If not, shouldn't the final result be infinitely close to 2 instead of 2?
If it is possible, does it mean that the function y=one part of x, when x approaches negative infinity, y approaches 0, and finally can also be taken to 0?
See Zhihu answer:
The limit may not necessarily be reached. For example, the sequence 0.9, 0.99, 0.999,..., the limit 1 cannot be obtained. Another example is the sequence 1,1,1,1,1,..., the limit 1 can be obtained. So the question "can" or "can't" is not accurate. In addition, it is no different from Newton's time now, and "limit" has become a strictly defined mathematical term, rather than a cloudy thing based on intuition.
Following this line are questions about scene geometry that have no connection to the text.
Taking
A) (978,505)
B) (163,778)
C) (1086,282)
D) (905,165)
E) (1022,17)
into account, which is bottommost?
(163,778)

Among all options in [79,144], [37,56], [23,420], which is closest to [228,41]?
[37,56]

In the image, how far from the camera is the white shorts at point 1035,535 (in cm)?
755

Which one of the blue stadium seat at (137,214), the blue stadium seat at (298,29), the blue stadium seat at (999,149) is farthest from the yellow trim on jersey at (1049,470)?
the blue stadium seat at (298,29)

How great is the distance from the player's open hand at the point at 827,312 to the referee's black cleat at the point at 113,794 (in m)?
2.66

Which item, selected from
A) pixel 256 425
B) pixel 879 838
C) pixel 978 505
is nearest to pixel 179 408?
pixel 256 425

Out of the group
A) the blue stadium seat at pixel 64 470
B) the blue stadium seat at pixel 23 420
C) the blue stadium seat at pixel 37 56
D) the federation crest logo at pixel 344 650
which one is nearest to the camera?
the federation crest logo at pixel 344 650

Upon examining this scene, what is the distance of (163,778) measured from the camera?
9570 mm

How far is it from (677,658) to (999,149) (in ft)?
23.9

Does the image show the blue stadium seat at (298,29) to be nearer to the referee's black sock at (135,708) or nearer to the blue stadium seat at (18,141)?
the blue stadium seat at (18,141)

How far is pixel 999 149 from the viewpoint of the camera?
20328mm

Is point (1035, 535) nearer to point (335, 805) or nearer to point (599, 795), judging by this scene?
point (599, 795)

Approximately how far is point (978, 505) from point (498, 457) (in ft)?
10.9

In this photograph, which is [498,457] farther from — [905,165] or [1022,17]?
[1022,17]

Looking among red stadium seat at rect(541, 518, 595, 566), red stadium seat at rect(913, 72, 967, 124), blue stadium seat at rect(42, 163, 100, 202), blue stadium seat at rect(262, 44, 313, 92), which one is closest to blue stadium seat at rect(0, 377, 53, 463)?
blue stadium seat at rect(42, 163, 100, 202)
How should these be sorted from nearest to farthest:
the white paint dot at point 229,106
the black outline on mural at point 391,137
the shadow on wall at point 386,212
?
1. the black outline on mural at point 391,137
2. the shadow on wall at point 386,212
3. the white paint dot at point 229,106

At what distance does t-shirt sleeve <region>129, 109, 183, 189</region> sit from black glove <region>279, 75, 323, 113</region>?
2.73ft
For example, the sequence 0.9, 0.99, 0.999,..., if you are a high school student who has never studied calculus and perceive the limit only by intuition, the following two statements seem to make sense and can be understood through "intuition": this sequence The limit of is infinitely close to 1. The limit of this sequence is 1. However, it only takes a little further thought to know that the second statement should be used. Because the word "infinitely close" in the first statement is really in the clouds, and such a definition of the limit is not conducive to in-depth research. Of course, it's fine if you think so. But whatever you think, the word "limit" is now defined, and we must use it as defined. It must be clear: 1. This sequence is infinitely close to 1, 2. The limit of this sequence is 1.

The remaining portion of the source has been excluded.